Hackable and optimized Transformers building blocks, supporting a composable construction.

https://facebookresearch.github.io/xformers/

Other

8.7k stars 621 forks source link

`memory_efficient_attention` runs in f32 with `autocast` #742

Open mitchellnw opened 1 year ago

mitchellnw commented 1 year ago

Hello, I am using torch.cuda.amp.autocast with bfloat16.

I noticed that the xformers RotaryEmbedding produces float32 outputs, which then requires casting before passing to memory_efficient_attention.

However, this raises the question -- whether to cast the keys and queries to bfloat16 or the values to float32? I believe it's the former but if possible would appreciate your input to confirm -- thanks!

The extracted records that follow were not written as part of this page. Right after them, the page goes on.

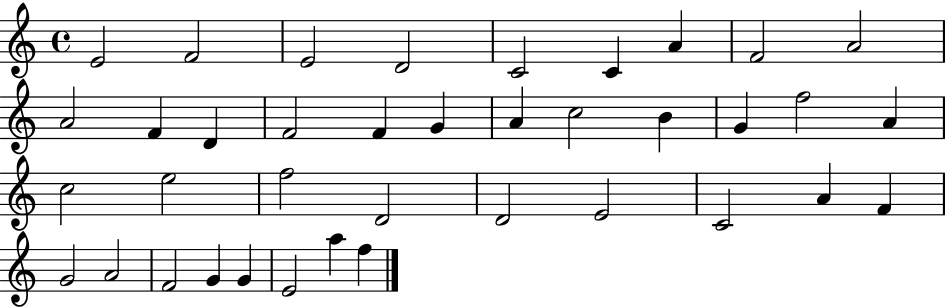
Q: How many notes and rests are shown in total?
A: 38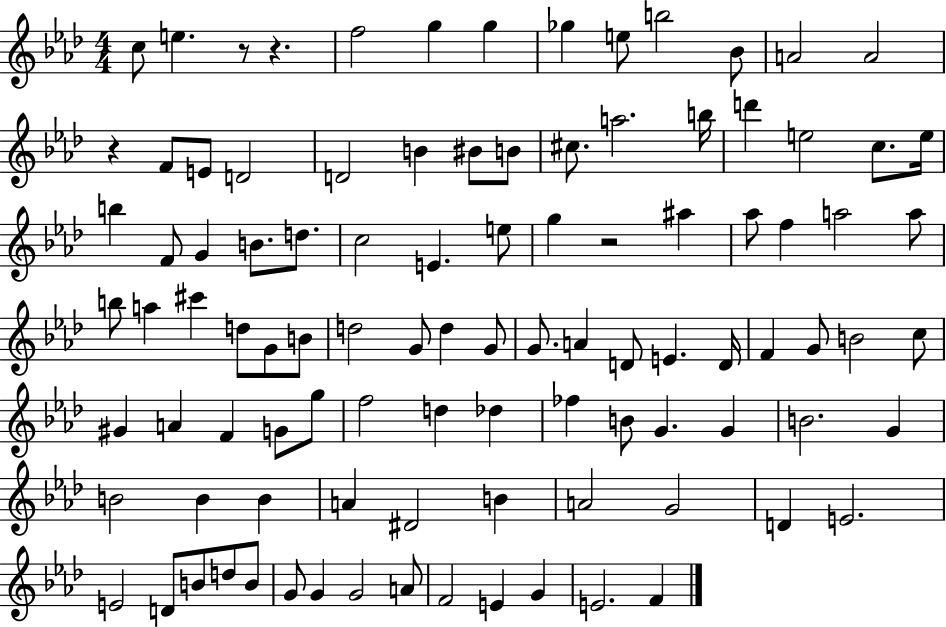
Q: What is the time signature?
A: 4/4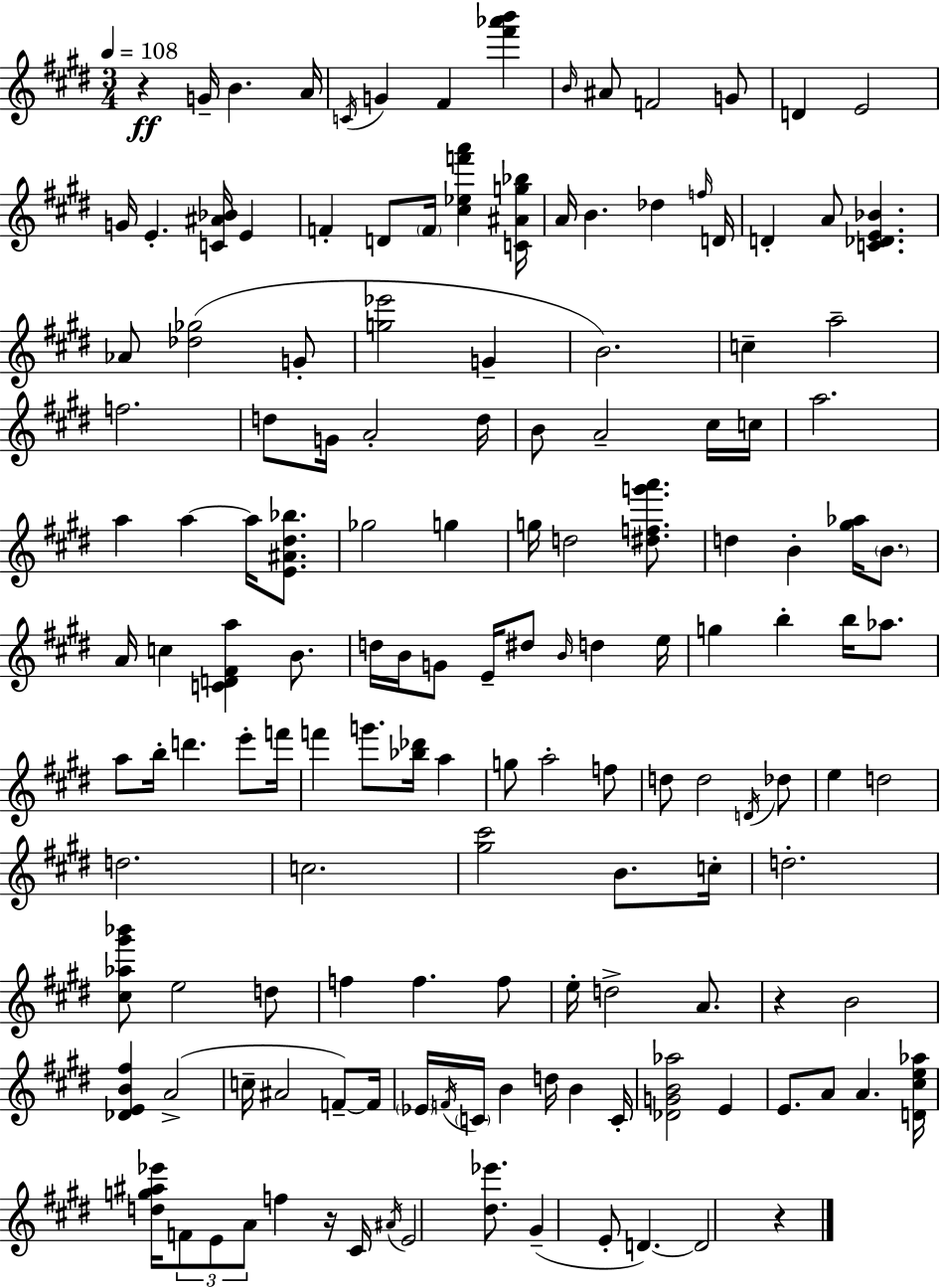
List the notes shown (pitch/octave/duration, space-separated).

R/q G4/s B4/q. A4/s C4/s G4/q F#4/q [F#6,Ab6,B6]/q B4/s A#4/e F4/h G4/e D4/q E4/h G4/s E4/q. [C4,A#4,Bb4]/s E4/q F4/q D4/e F4/s [C#5,Eb5,F6,A6]/q [C4,A#4,G5,Bb5]/s A4/s B4/q. Db5/q F5/s D4/s D4/q A4/e [C4,Db4,E4,Bb4]/q. Ab4/e [Db5,Gb5]/h G4/e [G5,Eb6]/h G4/q B4/h. C5/q A5/h F5/h. D5/e G4/s A4/h D5/s B4/e A4/h C#5/s C5/s A5/h. A5/q A5/q A5/s [E4,A#4,D#5,Bb5]/e. Gb5/h G5/q G5/s D5/h [D#5,F5,G6,A6]/e. D5/q B4/q [G#5,Ab5]/s B4/e. A4/s C5/q [C4,D4,F#4,A5]/q B4/e. D5/s B4/s G4/e E4/s D#5/e B4/s D5/q E5/s G5/q B5/q B5/s Ab5/e. A5/e B5/s D6/q. E6/e F6/s F6/q G6/e. [Bb5,Db6]/s A5/q G5/e A5/h F5/e D5/e D5/h D4/s Db5/e E5/q D5/h D5/h. C5/h. [G#5,C#6]/h B4/e. C5/s D5/h. [C#5,Ab5,G#6,Bb6]/e E5/h D5/e F5/q F5/q. F5/e E5/s D5/h A4/e. R/q B4/h [Db4,E4,B4,F#5]/q A4/h C5/s A#4/h F4/e F4/s Eb4/s F4/s C4/s B4/q D5/s B4/q C4/s [Db4,G4,B4,Ab5]/h E4/q E4/e. A4/e A4/q. [D4,C#5,E5,Ab5]/s [D5,G5,A#5,Eb6]/s F4/e E4/e A4/e F5/q R/s C#4/s A#4/s E4/h [D#5,Eb6]/e. G#4/q E4/e D4/q. D4/h R/q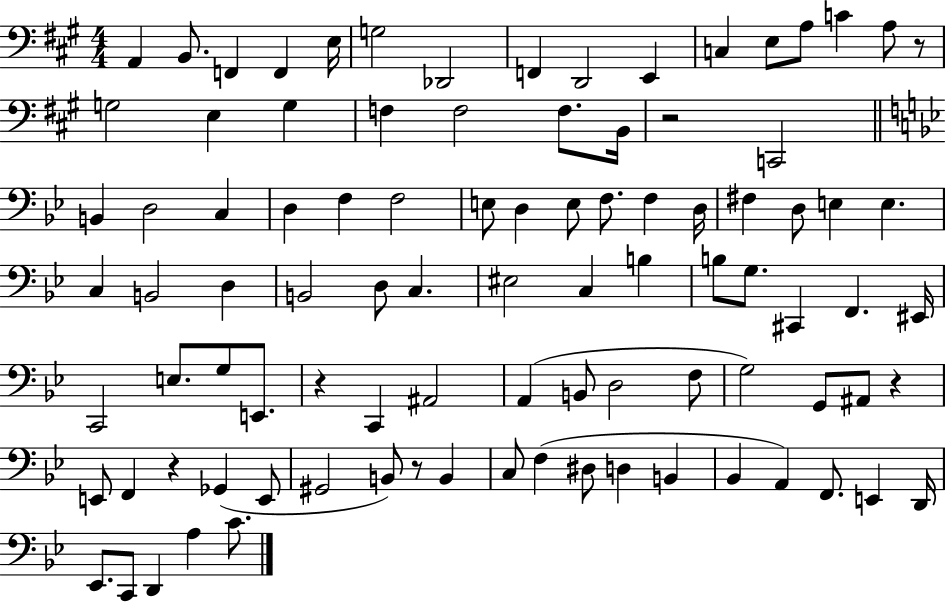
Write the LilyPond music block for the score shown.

{
  \clef bass
  \numericTimeSignature
  \time 4/4
  \key a \major
  a,4 b,8. f,4 f,4 e16 | g2 des,2 | f,4 d,2 e,4 | c4 e8 a8 c'4 a8 r8 | \break g2 e4 g4 | f4 f2 f8. b,16 | r2 c,2 | \bar "||" \break \key g \minor b,4 d2 c4 | d4 f4 f2 | e8 d4 e8 f8. f4 d16 | fis4 d8 e4 e4. | \break c4 b,2 d4 | b,2 d8 c4. | eis2 c4 b4 | b8 g8. cis,4 f,4. eis,16 | \break c,2 e8. g8 e,8. | r4 c,4 ais,2 | a,4( b,8 d2 f8 | g2) g,8 ais,8 r4 | \break e,8 f,4 r4 ges,4( e,8 | gis,2 b,8) r8 b,4 | c8 f4( dis8 d4 b,4 | bes,4 a,4) f,8. e,4 d,16 | \break ees,8. c,8 d,4 a4 c'8. | \bar "|."
}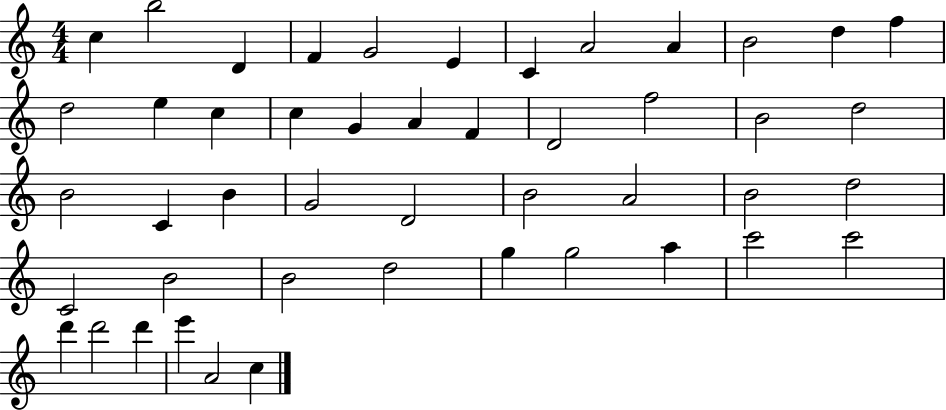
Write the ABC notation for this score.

X:1
T:Untitled
M:4/4
L:1/4
K:C
c b2 D F G2 E C A2 A B2 d f d2 e c c G A F D2 f2 B2 d2 B2 C B G2 D2 B2 A2 B2 d2 C2 B2 B2 d2 g g2 a c'2 c'2 d' d'2 d' e' A2 c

danthe3rd commented 1 year ago

Hi, I would recommend that you cast your keys/queries to bf16 for best performance.

Teoge commented 1 year ago

Hi, @danthe3rd , I've encountered a similar issue where memory_efficient_attention seems to be running on fp32 precision during training, despite being enclosed within an autocast environment. Although manually casting the qkv does solve the problem, I'm curious if there's a more streamlined solution available. It would be great if the function could be made autocast compatible, automatically handling the casting to either fp16 or bf16. This would provide a more convenient and efficient approach. Thanks!

danthe3rd commented 1 year ago

That's a good point indeed - this would require some changes on our side to achieve this tho. Updating the issue title accordingly

Luciennnnnnn commented 6 months ago

@danthe3rd Any progress?